Vos collaborations multiples avec des musiciens de tous horizons en témoignent : quand vous faites de la musique, vous n’êtes jamais seul. Pourquoi, à ce point, ce goût des autres qui vous habite ?
C’est vrai, j’ai développé beaucoup de collaborations, surtout après les années Kat Onoma qui furent en quelque sorte mes années de formation ou de « re-formation » car j’ai fait de la musique très tôt dans ma vie. Avec Kat Onoma, nous n’étions certes pas enfermés mais plutôt concentrés sur notre travail. C’est à partir des années 90 que j’ai commencé à travailler avec d’autres musiciens en répondant souvent à des sollicitations. Chacune de ces expériences a contribué à développer en moi un certain appétit pour le travail partagé. Même quand on dit être en « solo », on n’est en vérité jamais seul. Il y a les musiciens avec qui on crée, mais aussi les techniciens, ingénieurs du son, sans qui on ne ferait rien.
Vous vous intéressez à des musiques, des langues, des écritures d’horizons différents. Le métissage est-il votre signature ?
Oui, mais le terme métissage peut aussi prêter à malentendu. Il ne s’agit pas pour moi de tendre vers une fusion musicale. Il s’agirait plutôt de démontrer que l’on peut aller vers l’autre sans se perdre. Comme si quelque chose de plus large s’écrivait grâce à la contribution d’autres que moi.
Une confrontation, donc, un dialogue comme on le voit par exemple dans le projet Mademoiselle partagé avec Mehdi Haddab et Sofiane Said (1) ?
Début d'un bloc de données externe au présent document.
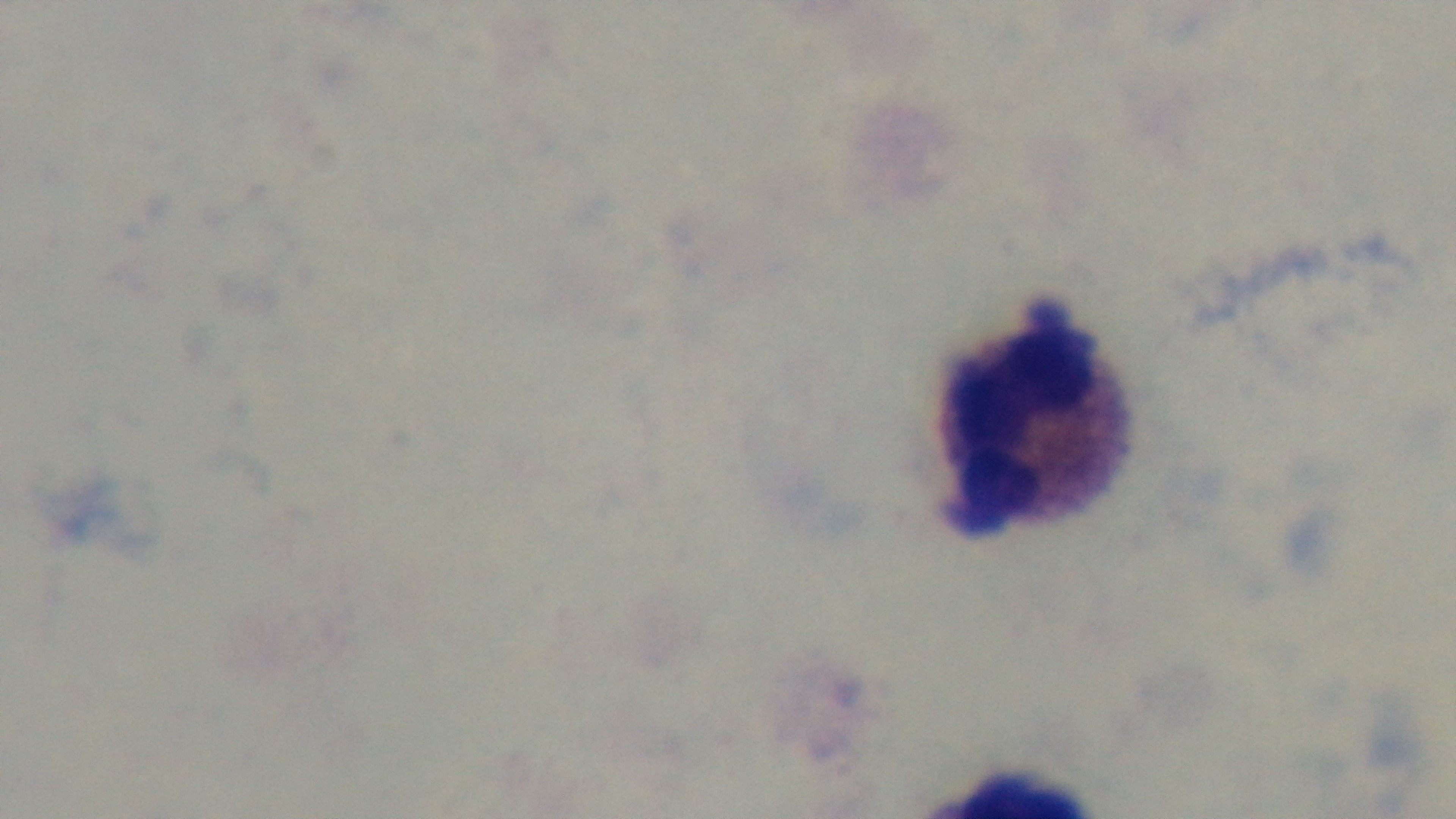

Captured with a mounted 4K digital camera. Malaria status: negative. Photomicrograph. One field from the slide. Giemsa-stained. Oil-immersion objective, 100x. Preparation: thick blood film.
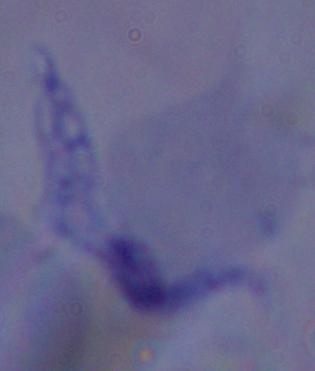 1000x magnification. Photomicrograph. A trypanosome is shown.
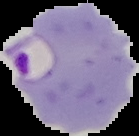
result = malaria parasites detected
image type = segmented cell region with the area outside set to black
image size = 139×136 pixels
preparation = thin blood smear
Name the parasite shown.
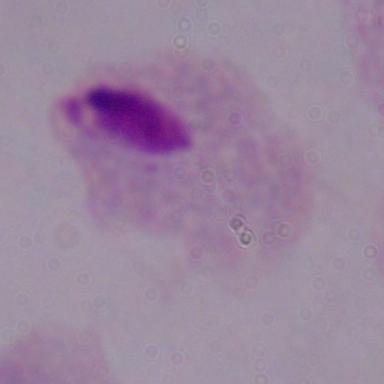

A trichomonad.

Summary:
  - Magnification: 1000x
  - Modality: micrograph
Classify this cell by malaria status.
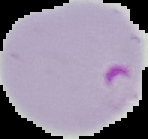
It is parasitized.

{
  "image_type": "cell region segmented out of the field of view; surrounding area masked to black",
  "image_size": "148×139 pixels",
  "preparation": "thin blood smear"
}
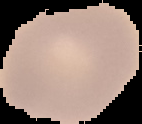

Summary:
  - Image size: 142×124 pixels
  - Malaria status: uninfected
  - Preparation: thin blood film
  - Image type: segmented cell region with the area outside set to black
State which parasite is depicted.
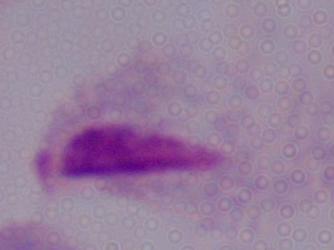

This is a trichomonad.

{
  "modality": "photomicrograph",
  "magnification": "1000x"
}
Name the cell type shown.
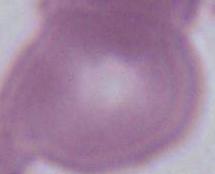

This is an erythrocyte.

Photomicrograph. Captured at 1000x magnification.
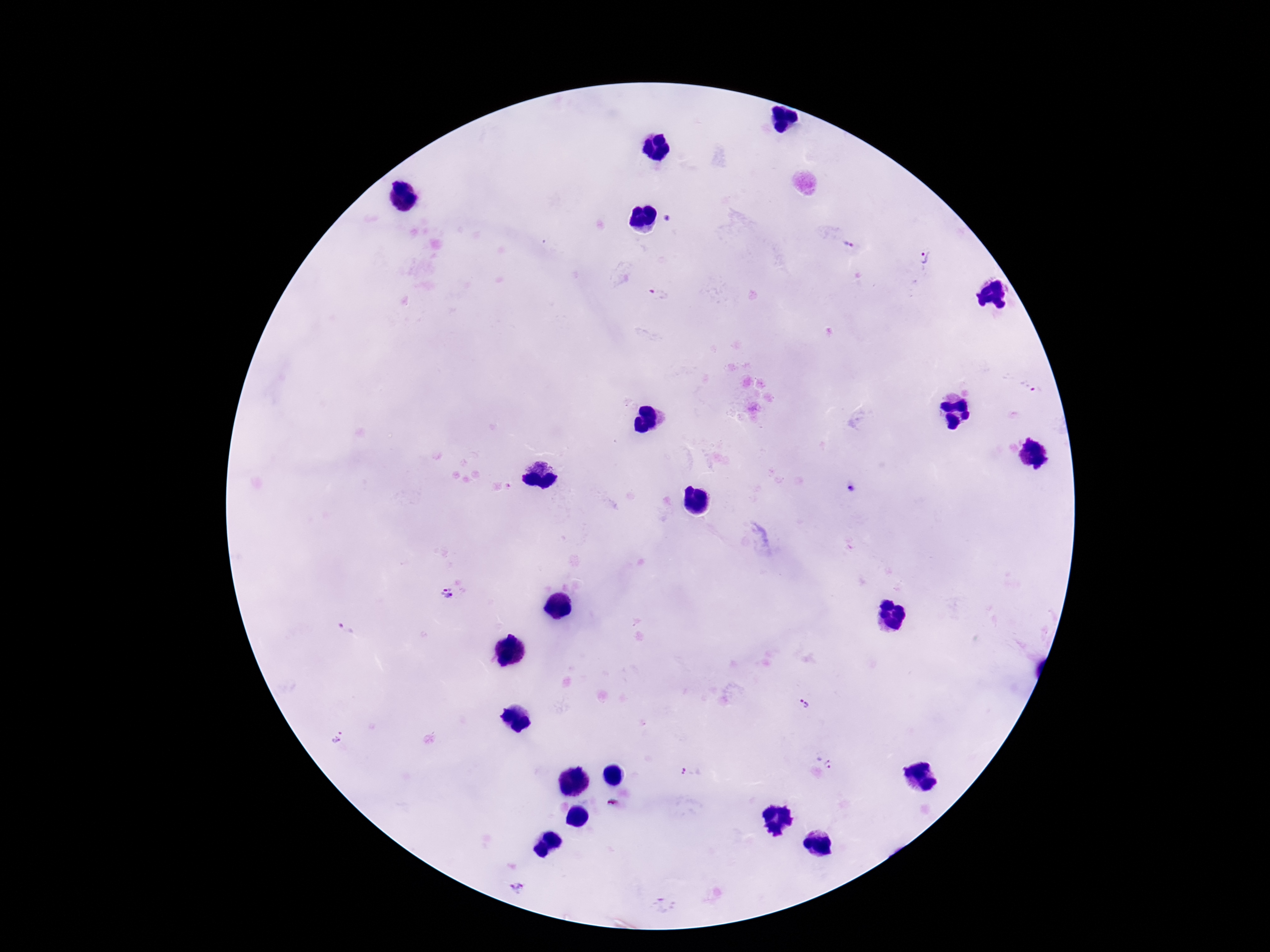

{
  "magnification": "100x",
  "preparation": "thick blood film",
  "patient_malaria_status": "infected",
  "stain": "Giemsa",
  "field_of_view": "one from this slide",
  "image_size": "1270×952 pixels",
  "plasmodium_parasite_locations": "approximate centers as [x, y] in pixels: [850, 243], [927, 258], [659, 293], [1038, 392], [447, 593], [346, 630], [804, 704], [335, 737], [832, 763], [692, 771], [614, 805], [518, 887], [664, 906]",
  "capture": "smartphone camera through the microscope eyepiece"
}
Mademoiselle est tout sauf un projet artificiel où on se dirait qu’on va mettre ensemble du rock, du raï et du blues dans un habillage électronique… A la base, il y a des rencontres singulières. Mademoiselle n’est ni une synthèse, ni un collage. Pour que ce genre de projet fonctionne, il faut parvenir à un vrai tressage musical. Dans le cas de Mademoiselle, en plus, les choses remontent loin dans le temps. Le compagnonnage avec Rachid Taha avait ouvert des horizons… et puis un jour, ça advient, comme une évidence musicale.
Il y a quelque chose de fascinant dans la façon dont les musiques circulent
Si on dessinait une « colonne vertébrale » de Rodolphe Burger, on pourrait partir de Franz Schubert puis passer par le bluesman des années vingt Mississippi John Hurt, Ornette Coleman et enfin Kraftwerk… C’est un exemple parmi d’autres possibles vous concernant mais qui témoigne de votre appétence pour tout ce qui vient d’ailleurs…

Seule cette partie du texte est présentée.